By last week, the list of Franklin Roosevelt's forthcoming literary works had begun to assume the proportions of Dr. Eliot's five-foot shelf. Announced last summer were the President's State Papers, edited by Judge Samuel Rosenman, in five volumes. Three weeks ago, the President announced sale of the prefaces to the Papers to Liberty Magazine, of notes on the Papers to United Feature Syndicate. Last week, it developed that Liberty was also going to publish stenographic transcriptions of Presidential press conferences, also included in the State Papers. What total price the President received was not officially revealed, but it was reported about as much as his annual salary—$75,000.
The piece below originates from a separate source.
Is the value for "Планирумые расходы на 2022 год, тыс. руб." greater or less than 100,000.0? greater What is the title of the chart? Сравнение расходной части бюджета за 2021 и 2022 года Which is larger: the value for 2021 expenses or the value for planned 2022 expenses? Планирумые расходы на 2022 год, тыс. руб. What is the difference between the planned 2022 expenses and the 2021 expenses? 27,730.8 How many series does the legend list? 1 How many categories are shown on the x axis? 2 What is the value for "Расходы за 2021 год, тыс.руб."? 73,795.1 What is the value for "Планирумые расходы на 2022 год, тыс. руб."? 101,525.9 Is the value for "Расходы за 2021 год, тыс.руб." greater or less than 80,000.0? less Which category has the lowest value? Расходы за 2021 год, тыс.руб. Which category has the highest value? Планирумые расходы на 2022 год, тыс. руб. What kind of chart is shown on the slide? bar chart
If the President had announced his intention of selling his radio fireside chats to an advertising sponsor, it could scarcely have caused more outraged bowlings than his spring publication list. The New York Herald Tribune found it "so . . . steep a descent for a President as to give the whole nation pause." In the House, Michigan's Republican Clare E. Hoffman accused the President of "using his ... office as his advertising agency," and retaining a monopoly. Circulated in Washington was the story that when offered a fat contract for a series of daily broadcasts. John Nance Garner had replied: "What Jack Garner thinks isn't worth a nickel and what the Vice President thinks is not for sale."
Whatever the propriety of Franklin Roosevelt's literary deal, it set two precedents: 1) It made Roosevelt II the first President to earn a substantial sum as an .author while still in the White House; 2) For the first time a President's words to reporters had been judged of resale value.
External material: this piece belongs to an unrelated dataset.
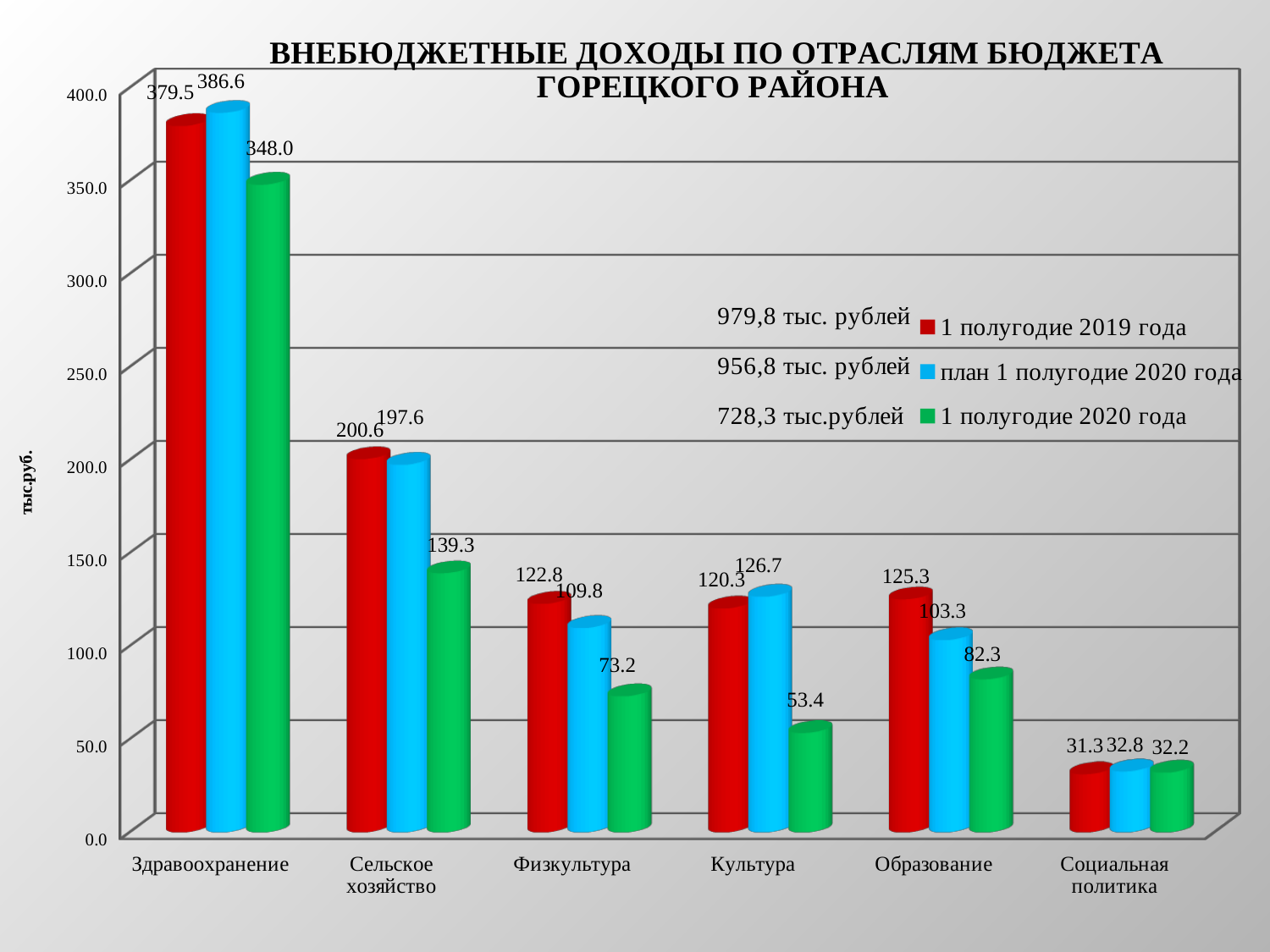
Is the value for Физкультура in the series 1 полугодие 2020 года greater or less than 100.0? less What kind of chart is shown on the slide? bar chart Which category has the lowest value in the series 1 полугодие 2020 года? Социальная политика How many series does the legend list? 3 How many categories are shown on the x axis? 6 What is the value for Здравоохранение in the series 1 полугодие 2020 года? 348.0 For Образование, which is larger: the value for 1 полугодие 2019 года or the value for 1 полугодие 2020 года? 1 полугодие 2019 года What is the label of the vertical axis? тыс.руб. What is the value for Культура in the series план 1 полугодие 2020 года? 126.7 What is the difference between the 1 полугодие 2019 года value and the 1 полугодие 2020 года value for Сельское хозяйство? 61.3 What is the value for Социальная политика in the series 1 полугодие 2019 года? 31.3 Which category has the highest value in the series план 1 полугодие 2020 года? Здравоохранение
The syndicate series will start March 23; the Liberty series starts this week with a 4,500-word article called President Roosevelt's Own Story of the New Deal. Excerpts:
"A frank examination of the profit system in the spring of 1933 showed it to be in collapse; but substantially everybody in the United States, in public office and out of public office, from the very rich to the very poor, was as determined as was my Administration to save it.
"A frank examination of the social system showed that it, too, was in collapse; but in this case there was not such unanimity. The vast majority of our people, but by no means all, wanted to build it up on sounder foundations and on sounder new lines.
. The task of today is to see to it that our democracy is kept equipped . . . to keep pace with quick . . . changes. . . ."
¶Early this year, Franklin Roosevelt firmly declared he would take no sides in this year's State elections. Last week, he broke this high resolve not of his own accord but because the principals in Pennsylvania's row about the Democratic gubernatorial nomination (TIME. Feb. 28) came to him for counsel. To the White House went Governor Earle, State Democratic Chairman David Lawrence. Publisher David Stern of the Philadelphia Record and Senator Joseph Guffey, presumably to get endorsement of a candidate. Said Governor Earle when the party emerged: "The President had only one suggestion. He said he needed Joe Guffey in the United States Senate and he requested that we leave him there."